Reagle demonstrated what naysayers are missing, starting with off-hand comments about the odd ways manufacturers sometimes spell their products - Ty-D-Bol and Reddi-wip for example - and how many consumers don't notice.
"We love bringing this stuff to people's attention," he said. "This is stuff they've used for years and they're not really aware that's how you spell it, especially in crosswords where there's no spacing; Ty-D-Bol looks like 'tydbol.'
"It's alphabet soup. That's the basis of how the philosophies of the old school and the new school differ. To make something hard for us is to use alphabet soup. Fort Dix, New Jersey is 'ftdixnj,' with a clue like 'a famous military installation, on an envelope.' That's technically seven letters ending with a 'j.' That makes (a solver) wonder what could this possibly be? If it ends with a 'j' they must have something wrong.
"Or something like 'A-to-Z,' which is technically three words in four spaces and the clue is something like 'completely.' I've gotten letters from people asking what the heck is 'atoz'?
"Because of the lack of spacing we get to play with words in a whole different way. That's how we make things hard, or we can clue easy words hard. We don't like to use the obscure stuff unless we're forced into a corner."
Wordplay describes the bond that develops between puzzle constructors and solvers learning to identify their style, like chefs or filmmakers. Reagle considers himself a medium-to-hard puzzlemaker, so he doesn't get the vitriolic mail a master such as Shortz receives.

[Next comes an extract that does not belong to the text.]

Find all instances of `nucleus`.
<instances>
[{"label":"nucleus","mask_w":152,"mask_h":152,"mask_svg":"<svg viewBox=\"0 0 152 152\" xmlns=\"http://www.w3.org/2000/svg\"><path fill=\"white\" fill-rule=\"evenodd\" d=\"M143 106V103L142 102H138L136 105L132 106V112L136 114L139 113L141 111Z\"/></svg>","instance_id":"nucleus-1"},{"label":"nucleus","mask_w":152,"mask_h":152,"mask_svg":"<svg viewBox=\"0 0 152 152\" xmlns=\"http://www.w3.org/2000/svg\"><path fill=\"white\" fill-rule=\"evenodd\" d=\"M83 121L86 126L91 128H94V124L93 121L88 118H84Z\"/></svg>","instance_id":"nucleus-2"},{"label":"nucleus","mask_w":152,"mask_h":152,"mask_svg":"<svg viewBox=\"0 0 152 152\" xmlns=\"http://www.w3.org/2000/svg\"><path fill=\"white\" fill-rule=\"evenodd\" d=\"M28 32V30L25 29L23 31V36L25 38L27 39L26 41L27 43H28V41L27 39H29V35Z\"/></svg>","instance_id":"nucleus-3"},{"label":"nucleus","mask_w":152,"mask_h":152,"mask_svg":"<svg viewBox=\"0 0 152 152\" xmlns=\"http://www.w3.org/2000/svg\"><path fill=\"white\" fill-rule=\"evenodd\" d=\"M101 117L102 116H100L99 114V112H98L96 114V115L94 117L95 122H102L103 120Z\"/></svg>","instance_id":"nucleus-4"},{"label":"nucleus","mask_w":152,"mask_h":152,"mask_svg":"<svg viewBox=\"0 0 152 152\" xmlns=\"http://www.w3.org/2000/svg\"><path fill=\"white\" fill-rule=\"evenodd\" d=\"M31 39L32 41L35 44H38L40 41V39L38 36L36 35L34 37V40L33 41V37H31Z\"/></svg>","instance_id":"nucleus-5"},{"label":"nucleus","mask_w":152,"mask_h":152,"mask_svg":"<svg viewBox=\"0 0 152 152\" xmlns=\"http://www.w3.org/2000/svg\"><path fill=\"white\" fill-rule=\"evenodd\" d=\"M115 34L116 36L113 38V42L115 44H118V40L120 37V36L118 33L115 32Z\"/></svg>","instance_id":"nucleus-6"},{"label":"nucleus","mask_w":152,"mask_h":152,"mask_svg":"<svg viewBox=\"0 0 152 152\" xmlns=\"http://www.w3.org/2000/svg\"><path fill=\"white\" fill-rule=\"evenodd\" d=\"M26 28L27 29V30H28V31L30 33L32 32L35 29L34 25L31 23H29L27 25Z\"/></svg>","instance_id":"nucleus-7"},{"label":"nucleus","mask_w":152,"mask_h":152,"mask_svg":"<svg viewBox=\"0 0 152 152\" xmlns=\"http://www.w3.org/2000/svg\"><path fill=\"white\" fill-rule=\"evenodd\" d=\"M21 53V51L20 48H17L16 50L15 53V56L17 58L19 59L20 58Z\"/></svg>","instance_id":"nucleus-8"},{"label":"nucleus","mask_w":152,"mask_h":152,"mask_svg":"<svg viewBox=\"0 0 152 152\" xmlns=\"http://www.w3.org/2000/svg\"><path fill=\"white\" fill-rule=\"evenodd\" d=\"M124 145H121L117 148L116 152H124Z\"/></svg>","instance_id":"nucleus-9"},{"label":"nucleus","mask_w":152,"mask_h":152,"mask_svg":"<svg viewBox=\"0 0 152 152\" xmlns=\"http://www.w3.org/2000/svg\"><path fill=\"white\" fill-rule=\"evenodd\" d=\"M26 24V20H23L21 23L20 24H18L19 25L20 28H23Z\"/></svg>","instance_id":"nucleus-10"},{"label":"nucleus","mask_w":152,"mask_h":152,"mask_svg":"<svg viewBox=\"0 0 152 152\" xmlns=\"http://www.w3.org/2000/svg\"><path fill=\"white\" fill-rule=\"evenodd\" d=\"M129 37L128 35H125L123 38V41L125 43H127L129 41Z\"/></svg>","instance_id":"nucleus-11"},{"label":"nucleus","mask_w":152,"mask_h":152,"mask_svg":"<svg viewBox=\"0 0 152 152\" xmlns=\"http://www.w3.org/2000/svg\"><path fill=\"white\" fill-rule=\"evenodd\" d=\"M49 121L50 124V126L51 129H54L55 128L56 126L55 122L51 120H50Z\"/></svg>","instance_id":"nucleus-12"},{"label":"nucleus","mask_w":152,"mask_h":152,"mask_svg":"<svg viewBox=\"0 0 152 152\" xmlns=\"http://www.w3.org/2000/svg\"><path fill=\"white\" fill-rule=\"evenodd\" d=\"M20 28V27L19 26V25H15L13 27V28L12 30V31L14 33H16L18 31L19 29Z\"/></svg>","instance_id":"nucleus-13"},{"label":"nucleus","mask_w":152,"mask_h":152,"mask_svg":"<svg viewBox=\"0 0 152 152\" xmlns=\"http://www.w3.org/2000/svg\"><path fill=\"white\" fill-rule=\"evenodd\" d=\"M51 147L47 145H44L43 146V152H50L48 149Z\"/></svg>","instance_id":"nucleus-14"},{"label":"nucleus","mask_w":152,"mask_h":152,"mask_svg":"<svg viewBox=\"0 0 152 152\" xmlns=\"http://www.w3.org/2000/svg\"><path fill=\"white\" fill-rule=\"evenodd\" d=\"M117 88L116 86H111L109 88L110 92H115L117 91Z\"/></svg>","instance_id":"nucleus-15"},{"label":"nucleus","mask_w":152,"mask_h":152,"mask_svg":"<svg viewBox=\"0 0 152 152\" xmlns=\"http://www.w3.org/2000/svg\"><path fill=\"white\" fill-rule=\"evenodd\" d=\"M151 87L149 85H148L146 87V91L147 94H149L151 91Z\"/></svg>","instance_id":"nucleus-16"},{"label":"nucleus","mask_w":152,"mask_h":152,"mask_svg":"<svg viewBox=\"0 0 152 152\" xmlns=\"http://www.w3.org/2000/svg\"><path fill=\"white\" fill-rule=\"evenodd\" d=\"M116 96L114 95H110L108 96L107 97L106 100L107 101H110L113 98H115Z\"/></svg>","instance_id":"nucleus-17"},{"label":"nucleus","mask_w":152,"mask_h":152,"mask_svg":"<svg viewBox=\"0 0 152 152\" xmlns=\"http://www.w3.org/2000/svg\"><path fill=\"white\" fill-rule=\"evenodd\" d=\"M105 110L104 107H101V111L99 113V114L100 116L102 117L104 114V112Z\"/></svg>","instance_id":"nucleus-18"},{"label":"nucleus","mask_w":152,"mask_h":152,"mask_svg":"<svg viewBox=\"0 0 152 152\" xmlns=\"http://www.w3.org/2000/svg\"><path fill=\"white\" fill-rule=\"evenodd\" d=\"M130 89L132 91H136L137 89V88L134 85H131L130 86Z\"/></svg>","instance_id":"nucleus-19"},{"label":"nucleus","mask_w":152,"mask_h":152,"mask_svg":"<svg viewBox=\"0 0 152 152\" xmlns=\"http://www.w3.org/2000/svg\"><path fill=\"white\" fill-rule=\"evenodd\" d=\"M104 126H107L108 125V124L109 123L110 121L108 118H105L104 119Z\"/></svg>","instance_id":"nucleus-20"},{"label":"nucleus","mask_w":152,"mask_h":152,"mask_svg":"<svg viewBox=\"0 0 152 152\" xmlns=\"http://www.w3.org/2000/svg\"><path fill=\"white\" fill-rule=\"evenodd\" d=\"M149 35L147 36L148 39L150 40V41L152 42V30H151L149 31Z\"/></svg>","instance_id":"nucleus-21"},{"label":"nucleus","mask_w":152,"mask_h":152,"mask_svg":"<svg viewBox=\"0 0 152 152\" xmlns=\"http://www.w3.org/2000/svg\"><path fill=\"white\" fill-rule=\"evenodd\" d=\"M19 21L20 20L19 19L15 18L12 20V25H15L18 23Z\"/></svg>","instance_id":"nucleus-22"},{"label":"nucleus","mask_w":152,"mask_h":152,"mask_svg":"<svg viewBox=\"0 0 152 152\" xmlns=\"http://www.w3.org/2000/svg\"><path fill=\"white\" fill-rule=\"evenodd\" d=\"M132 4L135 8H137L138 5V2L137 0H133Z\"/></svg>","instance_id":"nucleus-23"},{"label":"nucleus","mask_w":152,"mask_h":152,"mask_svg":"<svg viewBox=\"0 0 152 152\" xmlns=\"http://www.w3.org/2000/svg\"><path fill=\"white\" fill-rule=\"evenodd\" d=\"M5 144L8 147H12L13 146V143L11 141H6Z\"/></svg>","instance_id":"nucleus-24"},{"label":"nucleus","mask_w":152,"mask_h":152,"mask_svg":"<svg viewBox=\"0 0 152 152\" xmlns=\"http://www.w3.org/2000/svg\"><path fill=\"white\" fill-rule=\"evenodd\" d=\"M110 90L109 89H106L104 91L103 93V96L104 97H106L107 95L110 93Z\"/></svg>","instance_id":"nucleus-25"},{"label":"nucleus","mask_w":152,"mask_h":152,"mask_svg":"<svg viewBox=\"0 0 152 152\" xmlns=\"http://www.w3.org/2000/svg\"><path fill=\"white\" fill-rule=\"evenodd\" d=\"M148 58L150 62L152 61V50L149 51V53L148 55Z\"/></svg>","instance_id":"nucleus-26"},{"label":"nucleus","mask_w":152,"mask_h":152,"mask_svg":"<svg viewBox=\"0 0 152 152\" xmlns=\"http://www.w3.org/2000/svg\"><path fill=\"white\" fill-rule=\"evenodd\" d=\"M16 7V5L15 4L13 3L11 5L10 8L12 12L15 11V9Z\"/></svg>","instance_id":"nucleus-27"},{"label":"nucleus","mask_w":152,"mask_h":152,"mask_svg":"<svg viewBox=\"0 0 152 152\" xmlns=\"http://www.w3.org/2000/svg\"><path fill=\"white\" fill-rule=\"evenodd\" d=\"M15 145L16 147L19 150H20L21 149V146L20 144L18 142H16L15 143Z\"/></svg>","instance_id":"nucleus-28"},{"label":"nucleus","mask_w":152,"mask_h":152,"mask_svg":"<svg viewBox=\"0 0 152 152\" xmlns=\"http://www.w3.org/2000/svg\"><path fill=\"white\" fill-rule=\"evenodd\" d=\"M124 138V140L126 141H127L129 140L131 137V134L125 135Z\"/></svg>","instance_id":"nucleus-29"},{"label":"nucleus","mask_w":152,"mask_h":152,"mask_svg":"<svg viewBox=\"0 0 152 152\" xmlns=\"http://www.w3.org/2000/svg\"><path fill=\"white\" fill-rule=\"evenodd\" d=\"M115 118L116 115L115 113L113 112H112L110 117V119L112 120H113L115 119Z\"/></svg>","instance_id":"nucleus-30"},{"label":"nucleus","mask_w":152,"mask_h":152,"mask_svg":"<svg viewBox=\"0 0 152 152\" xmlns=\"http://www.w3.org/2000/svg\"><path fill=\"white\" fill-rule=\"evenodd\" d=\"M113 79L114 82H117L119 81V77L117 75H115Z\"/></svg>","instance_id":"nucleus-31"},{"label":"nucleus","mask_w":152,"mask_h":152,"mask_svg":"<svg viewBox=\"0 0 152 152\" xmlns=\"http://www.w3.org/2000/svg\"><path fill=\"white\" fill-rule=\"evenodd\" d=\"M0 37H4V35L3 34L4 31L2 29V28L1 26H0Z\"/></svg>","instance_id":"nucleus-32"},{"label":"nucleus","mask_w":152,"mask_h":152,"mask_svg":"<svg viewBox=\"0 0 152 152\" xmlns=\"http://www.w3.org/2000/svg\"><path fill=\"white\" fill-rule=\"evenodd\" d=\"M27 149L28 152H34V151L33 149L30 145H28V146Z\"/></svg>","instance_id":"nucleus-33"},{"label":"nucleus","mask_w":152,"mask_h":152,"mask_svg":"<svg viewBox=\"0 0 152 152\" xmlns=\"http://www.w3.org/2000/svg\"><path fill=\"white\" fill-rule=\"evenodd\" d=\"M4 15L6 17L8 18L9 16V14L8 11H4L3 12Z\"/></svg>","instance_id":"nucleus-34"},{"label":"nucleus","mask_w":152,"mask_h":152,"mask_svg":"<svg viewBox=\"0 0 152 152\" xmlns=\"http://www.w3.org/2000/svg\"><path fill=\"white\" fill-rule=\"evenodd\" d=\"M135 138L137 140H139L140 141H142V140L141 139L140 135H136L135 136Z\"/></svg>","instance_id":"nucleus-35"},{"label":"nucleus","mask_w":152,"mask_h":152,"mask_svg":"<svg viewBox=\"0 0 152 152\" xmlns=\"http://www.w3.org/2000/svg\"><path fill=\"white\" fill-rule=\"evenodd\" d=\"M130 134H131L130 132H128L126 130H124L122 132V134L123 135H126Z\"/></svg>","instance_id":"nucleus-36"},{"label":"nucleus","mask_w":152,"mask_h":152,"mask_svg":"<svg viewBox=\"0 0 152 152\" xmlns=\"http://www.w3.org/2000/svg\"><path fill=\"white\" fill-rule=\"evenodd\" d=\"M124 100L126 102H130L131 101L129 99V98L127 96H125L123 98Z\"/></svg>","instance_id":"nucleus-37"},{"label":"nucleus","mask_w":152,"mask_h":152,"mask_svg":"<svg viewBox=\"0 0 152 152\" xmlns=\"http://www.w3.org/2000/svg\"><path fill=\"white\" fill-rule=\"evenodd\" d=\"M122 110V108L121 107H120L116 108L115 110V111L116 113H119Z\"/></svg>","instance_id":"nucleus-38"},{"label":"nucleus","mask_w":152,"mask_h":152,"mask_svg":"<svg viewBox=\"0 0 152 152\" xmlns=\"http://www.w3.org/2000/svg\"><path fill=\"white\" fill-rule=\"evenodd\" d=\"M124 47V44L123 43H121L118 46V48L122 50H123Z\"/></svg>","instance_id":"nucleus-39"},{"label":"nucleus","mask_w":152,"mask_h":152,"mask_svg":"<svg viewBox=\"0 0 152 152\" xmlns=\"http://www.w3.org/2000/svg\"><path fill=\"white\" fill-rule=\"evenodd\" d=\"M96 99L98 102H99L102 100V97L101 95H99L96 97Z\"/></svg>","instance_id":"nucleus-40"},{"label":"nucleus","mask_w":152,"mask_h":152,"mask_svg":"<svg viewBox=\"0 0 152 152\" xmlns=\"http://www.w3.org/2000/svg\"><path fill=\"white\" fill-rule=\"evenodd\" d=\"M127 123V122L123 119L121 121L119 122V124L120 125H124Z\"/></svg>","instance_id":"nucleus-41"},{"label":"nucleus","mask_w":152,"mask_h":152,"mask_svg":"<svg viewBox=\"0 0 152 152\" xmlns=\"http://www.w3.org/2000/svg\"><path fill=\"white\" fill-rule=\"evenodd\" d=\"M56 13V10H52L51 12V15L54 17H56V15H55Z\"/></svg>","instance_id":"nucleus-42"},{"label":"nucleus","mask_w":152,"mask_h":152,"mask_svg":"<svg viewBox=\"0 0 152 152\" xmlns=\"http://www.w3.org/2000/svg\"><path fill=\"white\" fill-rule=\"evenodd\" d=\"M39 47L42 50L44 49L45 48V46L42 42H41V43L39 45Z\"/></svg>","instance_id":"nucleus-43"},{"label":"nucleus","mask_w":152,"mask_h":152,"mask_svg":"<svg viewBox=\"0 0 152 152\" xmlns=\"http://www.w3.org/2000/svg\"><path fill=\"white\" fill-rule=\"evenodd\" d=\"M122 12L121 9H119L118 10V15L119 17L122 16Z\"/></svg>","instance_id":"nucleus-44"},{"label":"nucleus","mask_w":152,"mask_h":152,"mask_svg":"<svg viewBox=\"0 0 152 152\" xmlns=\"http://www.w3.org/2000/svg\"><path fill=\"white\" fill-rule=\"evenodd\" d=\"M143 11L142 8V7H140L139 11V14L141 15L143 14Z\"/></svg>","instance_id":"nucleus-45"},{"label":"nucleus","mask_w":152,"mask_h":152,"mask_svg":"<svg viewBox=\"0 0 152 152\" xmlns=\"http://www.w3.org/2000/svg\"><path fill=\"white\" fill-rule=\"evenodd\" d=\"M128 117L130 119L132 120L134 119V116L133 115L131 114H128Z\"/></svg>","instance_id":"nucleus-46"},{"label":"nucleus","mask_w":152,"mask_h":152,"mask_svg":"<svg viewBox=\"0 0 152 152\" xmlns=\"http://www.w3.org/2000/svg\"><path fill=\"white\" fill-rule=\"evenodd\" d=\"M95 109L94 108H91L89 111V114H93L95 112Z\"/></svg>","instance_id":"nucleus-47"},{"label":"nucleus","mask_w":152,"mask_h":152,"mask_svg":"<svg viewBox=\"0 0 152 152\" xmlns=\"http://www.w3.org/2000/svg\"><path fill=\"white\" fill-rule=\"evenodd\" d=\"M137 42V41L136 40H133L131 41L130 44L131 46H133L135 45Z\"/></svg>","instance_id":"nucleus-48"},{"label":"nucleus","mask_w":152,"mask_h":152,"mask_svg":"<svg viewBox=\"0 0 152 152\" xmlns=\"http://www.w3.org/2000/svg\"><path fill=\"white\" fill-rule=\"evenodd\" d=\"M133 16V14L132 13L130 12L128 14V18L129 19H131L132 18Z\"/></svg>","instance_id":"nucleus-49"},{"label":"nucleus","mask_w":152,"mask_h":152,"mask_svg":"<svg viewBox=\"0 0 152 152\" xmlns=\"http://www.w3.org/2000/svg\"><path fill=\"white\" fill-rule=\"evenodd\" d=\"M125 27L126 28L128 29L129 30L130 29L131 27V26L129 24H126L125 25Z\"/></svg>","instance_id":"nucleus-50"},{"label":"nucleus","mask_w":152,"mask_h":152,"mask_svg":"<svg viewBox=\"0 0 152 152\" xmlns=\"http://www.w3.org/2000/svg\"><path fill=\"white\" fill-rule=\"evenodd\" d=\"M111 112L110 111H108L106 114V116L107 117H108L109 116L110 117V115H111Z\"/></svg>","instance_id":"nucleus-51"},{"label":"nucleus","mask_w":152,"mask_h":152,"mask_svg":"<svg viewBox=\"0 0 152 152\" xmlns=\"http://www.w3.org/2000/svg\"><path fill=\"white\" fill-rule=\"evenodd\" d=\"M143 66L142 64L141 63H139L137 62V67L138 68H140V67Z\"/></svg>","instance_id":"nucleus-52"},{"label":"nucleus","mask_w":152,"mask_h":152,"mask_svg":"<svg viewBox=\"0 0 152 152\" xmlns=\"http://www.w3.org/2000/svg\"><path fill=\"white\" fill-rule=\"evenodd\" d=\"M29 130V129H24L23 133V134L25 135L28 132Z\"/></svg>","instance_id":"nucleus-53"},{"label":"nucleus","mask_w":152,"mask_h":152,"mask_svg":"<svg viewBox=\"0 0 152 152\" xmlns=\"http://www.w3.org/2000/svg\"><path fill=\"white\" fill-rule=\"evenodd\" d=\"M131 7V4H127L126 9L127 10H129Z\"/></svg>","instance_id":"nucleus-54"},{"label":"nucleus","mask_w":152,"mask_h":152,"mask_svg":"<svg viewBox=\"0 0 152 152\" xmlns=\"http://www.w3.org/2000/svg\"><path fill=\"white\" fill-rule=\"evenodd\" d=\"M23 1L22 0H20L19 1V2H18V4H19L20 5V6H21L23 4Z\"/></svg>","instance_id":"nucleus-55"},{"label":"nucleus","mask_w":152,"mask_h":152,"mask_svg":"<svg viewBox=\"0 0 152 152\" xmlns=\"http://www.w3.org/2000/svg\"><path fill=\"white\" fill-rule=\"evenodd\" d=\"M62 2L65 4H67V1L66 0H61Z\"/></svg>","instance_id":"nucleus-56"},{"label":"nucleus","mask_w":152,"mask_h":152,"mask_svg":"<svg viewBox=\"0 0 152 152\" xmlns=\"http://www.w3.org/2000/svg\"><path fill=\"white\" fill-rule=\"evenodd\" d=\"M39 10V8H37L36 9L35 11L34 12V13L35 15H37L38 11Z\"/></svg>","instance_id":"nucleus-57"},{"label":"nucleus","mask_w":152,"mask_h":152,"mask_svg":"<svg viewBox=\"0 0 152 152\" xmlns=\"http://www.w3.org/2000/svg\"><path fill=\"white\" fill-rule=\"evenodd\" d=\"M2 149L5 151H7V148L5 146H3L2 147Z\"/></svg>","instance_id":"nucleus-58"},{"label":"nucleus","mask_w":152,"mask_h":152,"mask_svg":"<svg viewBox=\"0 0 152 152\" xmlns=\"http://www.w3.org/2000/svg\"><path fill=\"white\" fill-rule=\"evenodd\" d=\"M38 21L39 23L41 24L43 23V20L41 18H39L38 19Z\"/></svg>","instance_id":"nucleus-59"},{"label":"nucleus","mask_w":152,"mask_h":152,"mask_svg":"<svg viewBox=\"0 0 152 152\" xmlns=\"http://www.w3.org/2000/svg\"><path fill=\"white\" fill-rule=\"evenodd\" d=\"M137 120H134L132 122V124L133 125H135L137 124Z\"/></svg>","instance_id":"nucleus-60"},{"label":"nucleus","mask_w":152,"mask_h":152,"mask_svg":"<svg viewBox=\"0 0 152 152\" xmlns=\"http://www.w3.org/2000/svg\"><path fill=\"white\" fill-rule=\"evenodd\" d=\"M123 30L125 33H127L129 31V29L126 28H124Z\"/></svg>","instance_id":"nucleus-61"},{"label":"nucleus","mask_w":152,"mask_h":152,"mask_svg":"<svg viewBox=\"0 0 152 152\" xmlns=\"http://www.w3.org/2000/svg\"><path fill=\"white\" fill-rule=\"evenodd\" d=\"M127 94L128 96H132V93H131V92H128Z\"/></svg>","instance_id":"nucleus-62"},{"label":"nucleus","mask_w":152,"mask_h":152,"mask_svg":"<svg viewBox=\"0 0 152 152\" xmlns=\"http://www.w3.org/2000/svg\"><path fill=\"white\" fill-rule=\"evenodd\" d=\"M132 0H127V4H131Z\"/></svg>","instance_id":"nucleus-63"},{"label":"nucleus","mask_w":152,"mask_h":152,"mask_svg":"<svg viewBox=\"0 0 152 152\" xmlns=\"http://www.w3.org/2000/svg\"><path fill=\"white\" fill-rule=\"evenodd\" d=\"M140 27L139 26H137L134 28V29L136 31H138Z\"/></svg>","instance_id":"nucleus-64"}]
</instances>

"It's mostly a lonely pursuit," Reagle said. "They feel like they're doing a mind-meld of some sort, or they try to guess what kind of weird wavelength I'm on this week. They like the fact they're being challenged. I have to do changeups in themes so they don't know what to expect each week; anagrams or some kind of quotation, riddles. They don't know what to expect.
"Whatever it is, they're just ready for it. It's like you're throwing baseballs at them and they're ready to hit whatever you've got."
The analogy is appropriate since New York Yankees pitcher Mike Mussina is one of several celebrities discussing their crossword obsession in Wordplay. Creadon's film doesn't contain many secrets for success but does illustrate the pastime's vast demographics.
"It cuts across everything you expect," Reagle said. "Sure, there are word nerds, but there are also truck drivers and athletes. Take Jon Stewart; comedians aren't supposed to be that smart. They usually try to say how unsmart they are, to bring themselves down to the audience's level."
Reagle paused, laughed, then shared his private joke: "We play this little game among ourselves sometimes, guessing who does or doesn't do crosswords: 'Sylvester Stallone? Not a crossword fan. Britney Spears? Not a crossword fan.' Probably not."
But Reagle has been wrong before about the game. Thirty years ago he gave up his avocation, wondering if there was a future in puzzle construction.
"When I was 25 or 26 I said, 'Who wants to look back on a lifetime of making crosswords puzzles and doing nothing else?' It seems weird to look back and say that's all you did your whole life. Now it doesn't seem like a bad idea."
His profession also set up Reagle with a suitably fun epitaph for his afterlife, suggested by legendary San Francisco Chronicle columnist Herb Caen:
"Here lies Merl Reagle: Five across, six down."